I’ve heard about the 1992 Molo clashes whenever the topic of tribalism in Kenya comes up. However, I have never had the opportunity to know what exactly happened and how it happened. It’s Kinyanjui Kombani’s familiarity to the incidents that occured and the characters involved that makes this book so creditable. I mean, he also includes the geography of the area where all this was happening. If I was as curious enough, I’d have planned to pay a visit some day; luckily I’m bad with directions.
I don’t want to pre-empt the book, because it’s a great read. So I’ll review it based on the thought angle I took as I read it. When you visit a place, do you ever wonder what the stories behind the people you encounter are? This is regardless of their status – the house help, the watchman, your colleague, the beggar or the street boy. Because you’d be surprised the stories that people carry around, yet we’re very quick to condemn and judge them. Well, that’s the first thing I did when I read the 1st chapter. There’s the ghetto crowd – Stella, Bafu, Bone, Ngeta, Bomu – from how they conduct their business, you’d love to hate them. Nancy on the other hand, is an uptown girl who takes interest in the ghetto crowd and decides to stick by them. As I read on, I was like, “a girl’s got guts.”

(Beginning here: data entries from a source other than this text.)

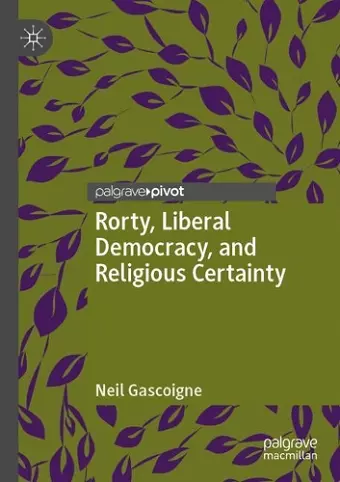 Rorty, Liberal Democracy, and Religious Certainty cover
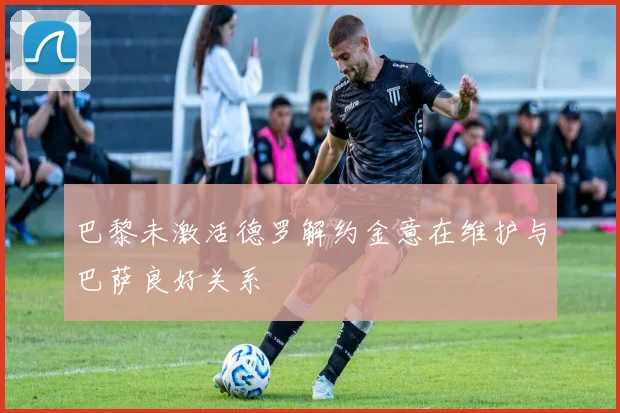 巴黎未激活德罗解约金意在维护与巴萨良好关系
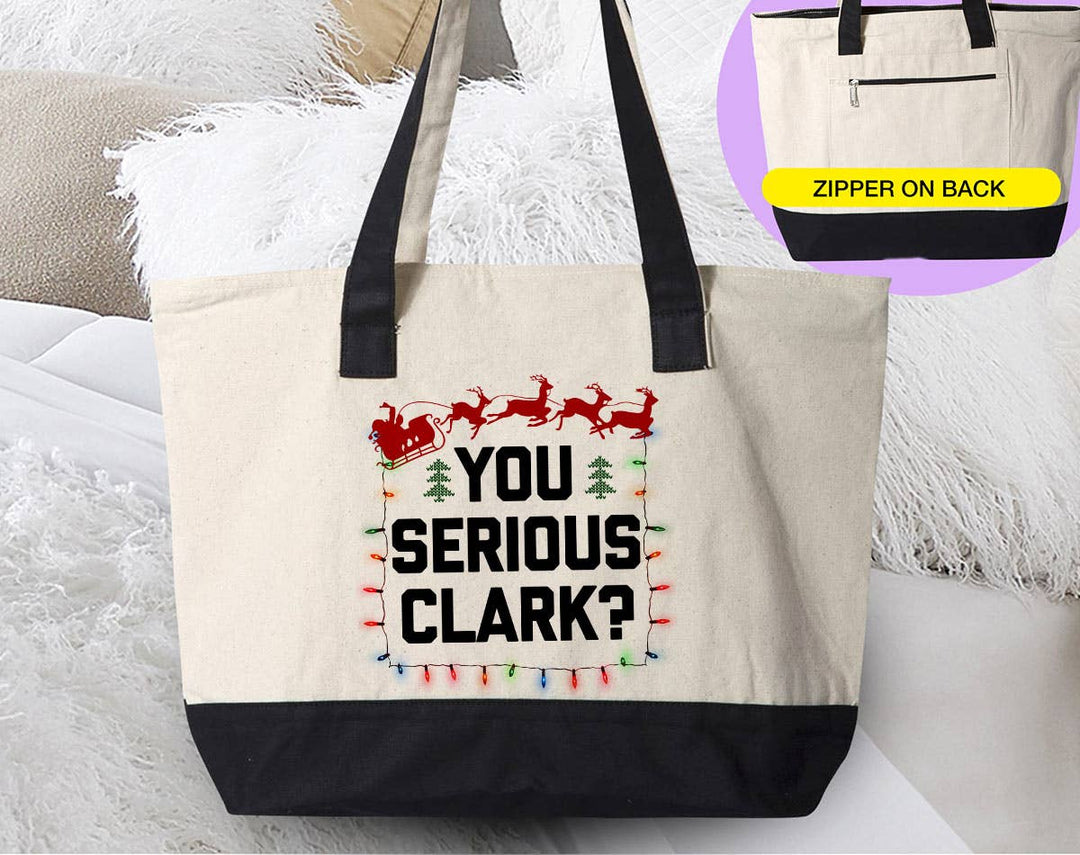 "You Serious Clark" design on a natural canvas zippered tote bag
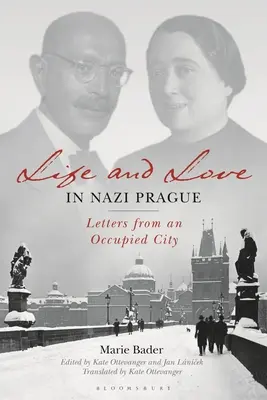 Vida y amor en la Praga nazi: Cartas desde una ciudad ocupada - Life and Love in Nazi Prague: Letters from an Occupied City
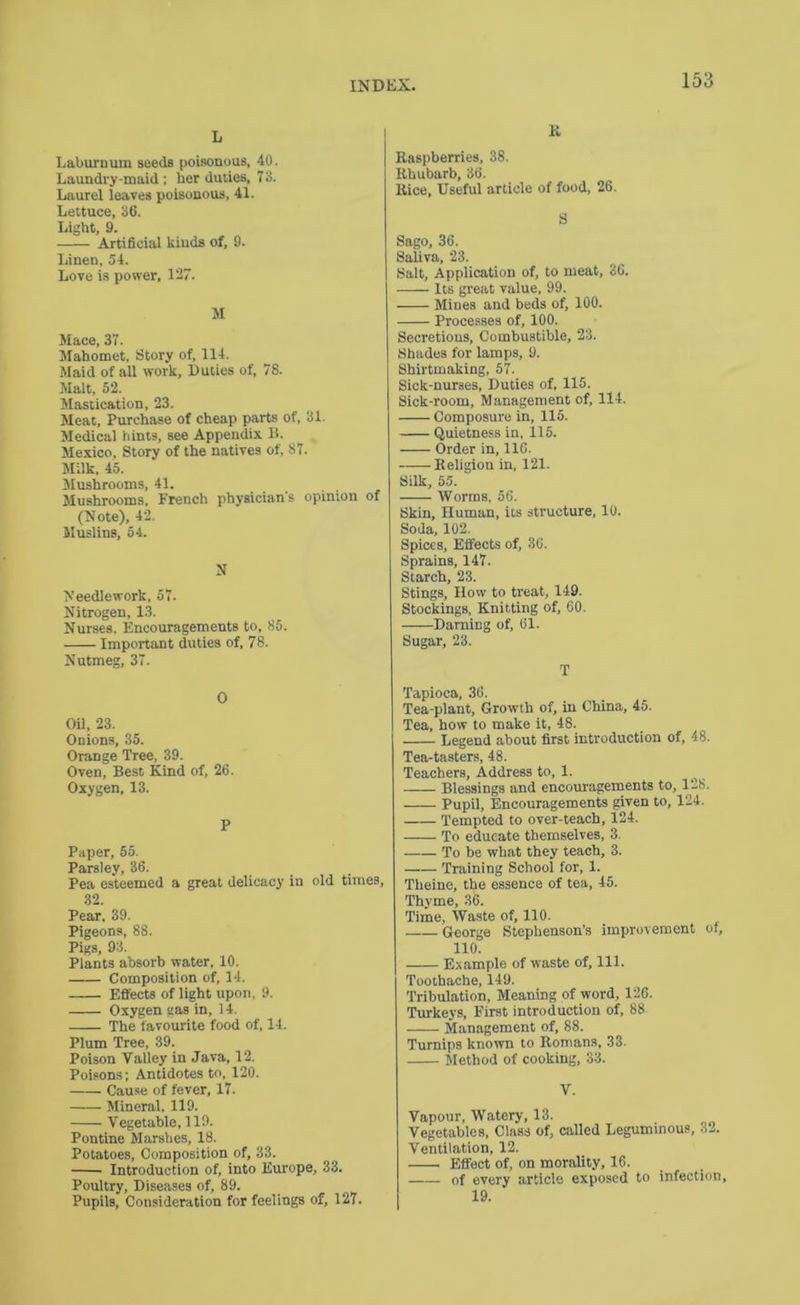 L Ijaburnum seeds poisonous, 40. Laundry-maid ; her duties, 73. Laurel leaves poisonous, 41. Lettuce, 36. Light, 9. Artificial kinds of, 9. Iiinen, 54. Love is power, 127. M Mace, 37. Mahomet, Story of, 114. Maid of all work. Duties of, 78. Malt, 52. Mastication, 23. Meat, Purchase of cheap parts of, 31. Medical hints, see Appendix B. Mexico. Story of the natives of, 87. Milk, 45. Mushrooms, 41. Mushrooms. French physician s opinion of (Note), 42. Muslins, 54. N Needlework, 57. Nitrogen, 13. Nurses. Encouragements to, 85. Important duties of, 78. Nutmeg, 37. 0 Oil, 23. Onions, 35. Orange Tree, 39. Oven, Best Kind of, 26. Oxygen. 13. P Paper, 55. Parsley, 36. Pea esteemed a great delicacy in old times. Pear. 39. Pigeons, 88. Pigs, 93. Plants absorb water, 10. Composition of, 14. Eflfects of light upon. 9. Oxygen gas in, 14. The favourite food of, 14. Plum Tree, 39. Poison Valley in Java, 12. Poisons; Antidotes to, 120. Cause of fever, 17. Mineral, 119. Vegetable. 119. Pontine Marshes, 18. Potatoes, Composition of, 33. Introduction of, into Europe, 33. Poultry, Diseases of, 89. Pupils, Consideration for feelings of, 127. K Raspberries, 38. Rhubarb, 36. Rice, Useful article of food, 26. S Sago, 36. Saliva, 23. Salt, Application of, to meat, 86. Its great value, 99. Mines and beds of, 100. Processes of, 100. Secretions, Combustible, 23. Shades for lamps, 9. Shirtmaking, 57. Sick-nuraes, Duties of, 115. Sick-room, Management of, 114. Composure in, 115. Quietness in, 115. Order in, 116. Religion in, 121. Silk, 55. Worms, 56. Skin, Human, its structure, 10. Soda, 102. Spices, Effects of, 36. Sprains, 147. Starch, 23. Stings, How to treat, 149. Stockings, Knitting of, 60. Darning of, 61. Sugar, 23. T Tapioca, 36. Tea-plant, Growth of, in China, 45. Tea, how to make it, 48. Legend about first introduction of, 48. Tea-tasters, 48. Teachers, Address to, 1. Blessings and encouragements to, 128. Pupil, Encouragements given to, 124. Tempted to over-teach, 124. To educate themselves, 3. To be what they teach, 3. Training School for, 1. Theine, the essence of tea, 45. Thyme, 36. Time, Waste of, 110. George Stephenson’s improvement of, 110. Example of waste of. 111. Toothache, 149. Tribulation, Meaning of word, 126. Turkeys, First introduction of, 88 Management of, 88. Turnips known to Romans, 33. Method of cooking, 33. V. Vapour, Watery, 13. Vegetables, Class of, called Leguminous, 32. Ventilation, 12. Effect of, on morality, 16. of every article exposed to infection, 19.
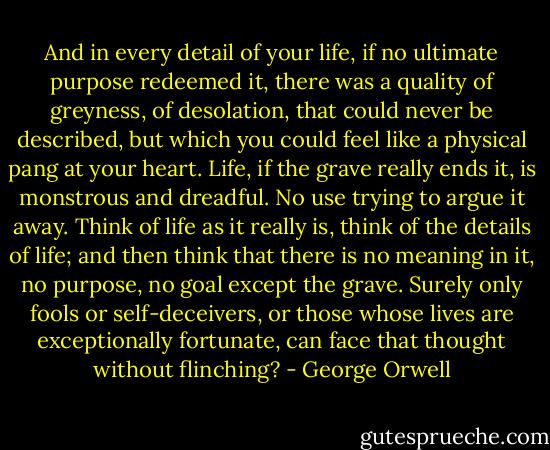 And in every detail of your life, if no ultimate purpose redeemed it, there was a quality of greyness, of desolation, that could never be described, but which you could feel like a physical pang at your heart. Life, if the grave really ends it, is monstrous and dreadful. No use trying to argue it away. Think of life as it really is, think of the details of life; and then think that there is no meaning in it, no purpose, no goal except the grave. Surely only fools or self-deceivers, or those whose lives are exceptionally fortunate, can face that thought without flinching? - George Orwell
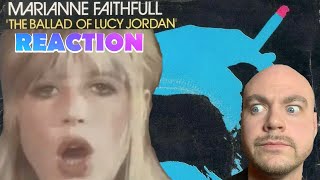 MARIANNE FAITHFULL - The ballad of Lucy Jordan | REACTION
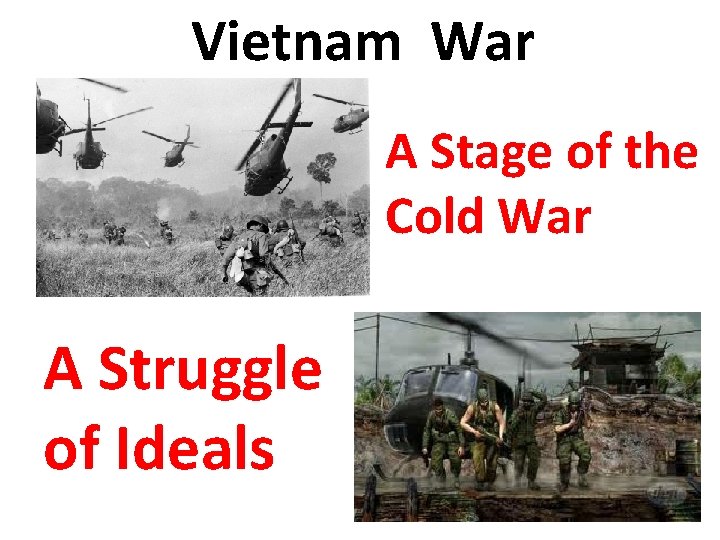 Vietnam War - A Struggle of Ideals A Stage of the Cold War 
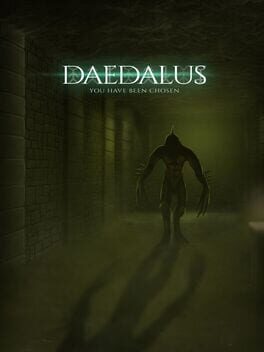 Daedalus: You Have Been Chosen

This book was a clear indication that when you interact with people, sometimes, what you see is just the surface of who they are or what they have gone through. That sometimes, people do what they do not because they like/enjoy it, but because they’re left with no other alternative. That sometimes, the lifestyle chooses them and not vice versa. That’s why they say, “be nice to the other person for you don’t what problem they’re dealing with,” because everyone is dealing with something.
KK introduces the characters in a sneaky way and takes you through a journey of how they came to be – a journey of how they came to acquire their nicknames, who they were before this life they live chose them. It’s an emotional journey, because first you judge them and you wonder what kind of animal-like people these are. It sounds crude, but it’s true. As he unveils their characters and what they’ve been through to get to where they are, you can’t help but start having a soft spot for them. As you read on, their feelings became in sync with yours, you’re happy when they’re in their happy place and you’re frustrated when they when things go wrong for them. In the end, you become the spectator on the benches cheering them on or uttering, “Don’t go there, that’s a trap.” And with that, he simply sustains that feeling of suspense throughout the book.
When KK brought me ‘Den of Inequities’ after I placed an order via Twitter, he told me, once you finish that one chances are that you’ll want to read the 1st one I wrote ‘The Last Villains of Molo’. And when I finished reading it, true to his word, that’s exactly what happened.
The funny thing is, when I finished ‘The Last Villains of Molo’, I felt like ‘Den of Inequities’ was its sequel. In a subtle way, he hints of it in the lifestyle of the characters he portrays. Some characters also spill over to the other book i.e. Gosti. For that I give him extra points, those links make the book more interesting. It keeps your memory active as you try to piece events and characters together for it to add up and make the story juicier. If that was his plan, it worked. If it just occurred by chance, it definitely worked too.
Of the two books, I related more to ‘Den of Inequities.’ It’s closer home when it comes to issues pertaining to the society.
Two thumbs up KK. Keep writing, we’ll keep reading!
Current Read: A Thousand Splendid Suns by Khaled Hosseini. Late to the party huh?